_TASK INSTRUCTIONS_: Copy every line of the listing below word for word, but leave the pictures out of your answer.

_LISTED RECORDS_:
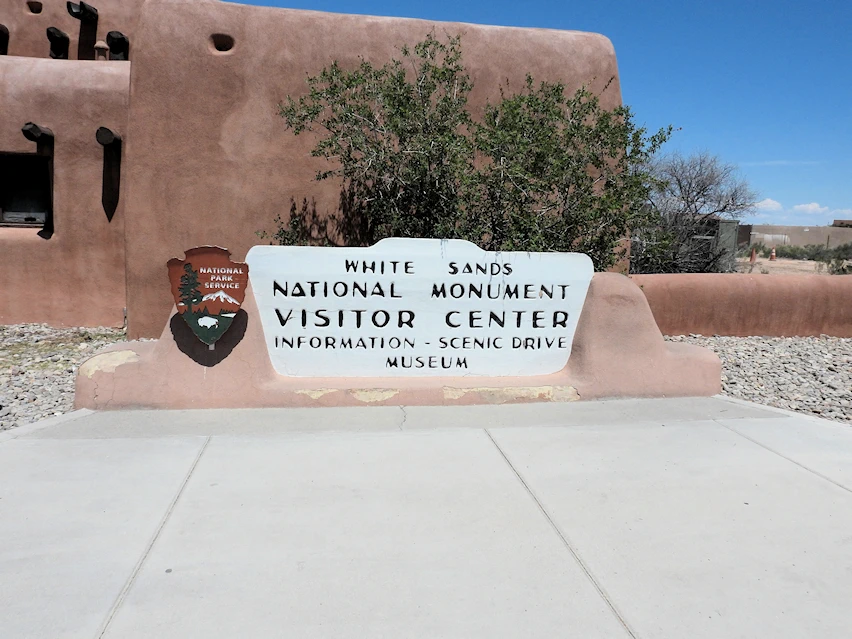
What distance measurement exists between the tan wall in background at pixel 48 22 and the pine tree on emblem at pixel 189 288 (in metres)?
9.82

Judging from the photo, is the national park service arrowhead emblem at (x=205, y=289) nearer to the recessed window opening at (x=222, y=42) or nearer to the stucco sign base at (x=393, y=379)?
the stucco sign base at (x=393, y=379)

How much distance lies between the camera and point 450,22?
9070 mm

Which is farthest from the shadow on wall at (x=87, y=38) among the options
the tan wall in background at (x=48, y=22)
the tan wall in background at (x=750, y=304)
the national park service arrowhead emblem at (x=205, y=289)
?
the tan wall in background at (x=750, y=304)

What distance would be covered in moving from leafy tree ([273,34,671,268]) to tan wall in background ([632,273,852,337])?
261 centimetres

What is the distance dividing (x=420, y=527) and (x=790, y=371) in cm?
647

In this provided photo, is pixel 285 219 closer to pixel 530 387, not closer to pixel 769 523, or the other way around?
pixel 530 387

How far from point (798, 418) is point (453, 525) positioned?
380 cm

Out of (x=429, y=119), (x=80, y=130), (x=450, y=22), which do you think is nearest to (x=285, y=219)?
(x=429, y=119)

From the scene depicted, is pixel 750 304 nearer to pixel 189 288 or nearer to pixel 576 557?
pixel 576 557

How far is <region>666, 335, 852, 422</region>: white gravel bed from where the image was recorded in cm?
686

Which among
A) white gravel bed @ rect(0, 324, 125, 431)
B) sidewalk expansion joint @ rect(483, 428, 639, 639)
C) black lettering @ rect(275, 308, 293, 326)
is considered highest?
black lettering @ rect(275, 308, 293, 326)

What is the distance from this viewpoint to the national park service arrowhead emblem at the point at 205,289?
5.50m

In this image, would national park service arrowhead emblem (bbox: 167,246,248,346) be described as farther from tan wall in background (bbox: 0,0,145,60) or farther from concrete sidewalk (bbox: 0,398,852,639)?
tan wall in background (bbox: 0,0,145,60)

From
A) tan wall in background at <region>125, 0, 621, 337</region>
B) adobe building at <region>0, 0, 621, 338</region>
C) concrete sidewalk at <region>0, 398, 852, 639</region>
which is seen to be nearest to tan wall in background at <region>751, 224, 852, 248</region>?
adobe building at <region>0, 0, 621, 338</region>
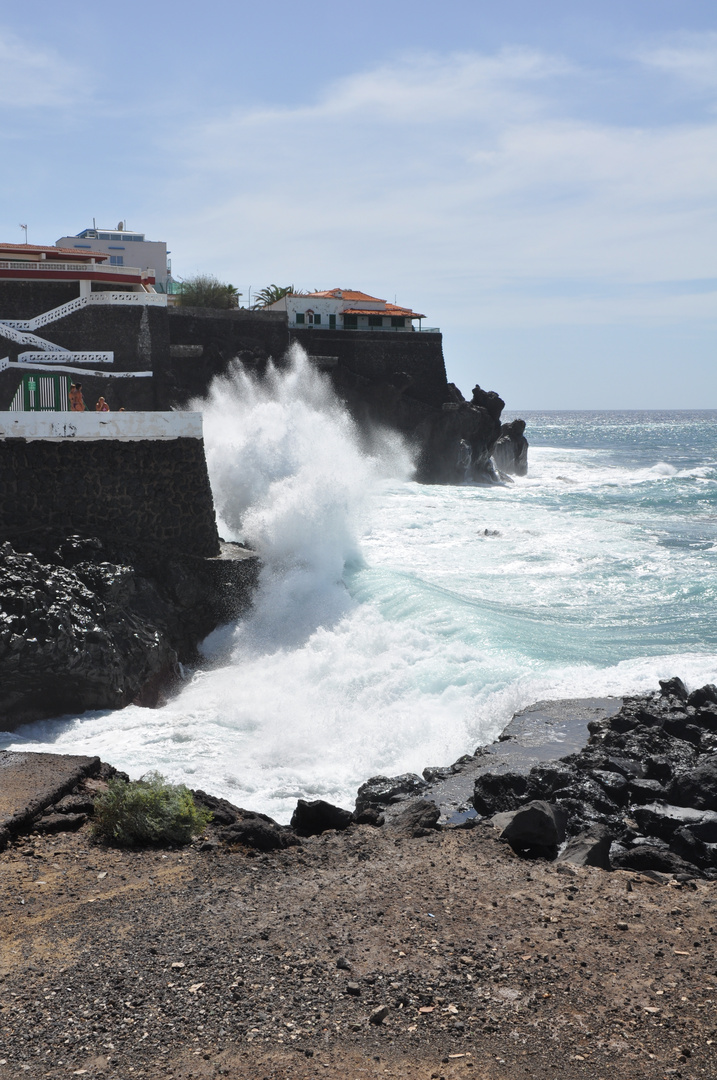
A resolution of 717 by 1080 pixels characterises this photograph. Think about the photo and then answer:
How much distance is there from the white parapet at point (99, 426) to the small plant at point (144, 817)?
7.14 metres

_EXPECTED ANSWER_:
What distance measurement exists between the tan wall in background at pixel 48 22 and the pine tree on emblem at pixel 189 288 (in metres)?
9.82

Judging from the photo, is the national park service arrowhead emblem at (x=205, y=289) nearer to the recessed window opening at (x=222, y=42) or nearer to the stucco sign base at (x=393, y=379)?
the stucco sign base at (x=393, y=379)

How much distance lies between the camera and point 450,22?
9070 mm

Which is farthest from the shadow on wall at (x=87, y=38) among the options
the tan wall in background at (x=48, y=22)
the tan wall in background at (x=750, y=304)
the national park service arrowhead emblem at (x=205, y=289)
?
the tan wall in background at (x=750, y=304)

What distance would be covered in moving from leafy tree ([273,34,671,268]) to tan wall in background ([632,273,852,337])?
261 centimetres

What is the distance dividing (x=420, y=527) and (x=790, y=371) in cm?
647

In this provided photo, is pixel 285 219 closer to pixel 530 387, not closer to pixel 769 523, or the other way around?
pixel 530 387

How far from point (798, 418) is point (453, 525) positioned?
380 cm

Out of (x=429, y=119), (x=80, y=130), (x=450, y=22), which do you think is nearest to (x=285, y=219)?
(x=429, y=119)

From the scene depicted, is pixel 750 304 nearer to pixel 189 288 or nearer to pixel 576 557?
pixel 576 557

How far is <region>666, 335, 852, 422</region>: white gravel bed from where the image was recorded in cm?
686

Which among
A) white gravel bed @ rect(0, 324, 125, 431)
B) sidewalk expansion joint @ rect(483, 428, 639, 639)
C) black lettering @ rect(275, 308, 293, 326)
is considered highest?
black lettering @ rect(275, 308, 293, 326)

What is the distance from this viewpoint to the national park service arrowhead emblem at the point at 205,289?
5.50m

In this image, would national park service arrowhead emblem (bbox: 167,246,248,346) be described as farther from tan wall in background (bbox: 0,0,145,60) or farther from concrete sidewalk (bbox: 0,398,852,639)?
tan wall in background (bbox: 0,0,145,60)

From
A) tan wall in background at <region>125, 0, 621, 337</region>
B) adobe building at <region>0, 0, 621, 338</region>
C) concrete sidewalk at <region>0, 398, 852, 639</region>
which is seen to be nearest to tan wall in background at <region>751, 224, 852, 248</region>?
adobe building at <region>0, 0, 621, 338</region>
A resolution of 717 by 1080 pixels characterises this photograph. Think about the photo and then answer:
How much distance is there from the white parapet at point (99, 426) to the small plant at point (144, 817)?
7.14 metres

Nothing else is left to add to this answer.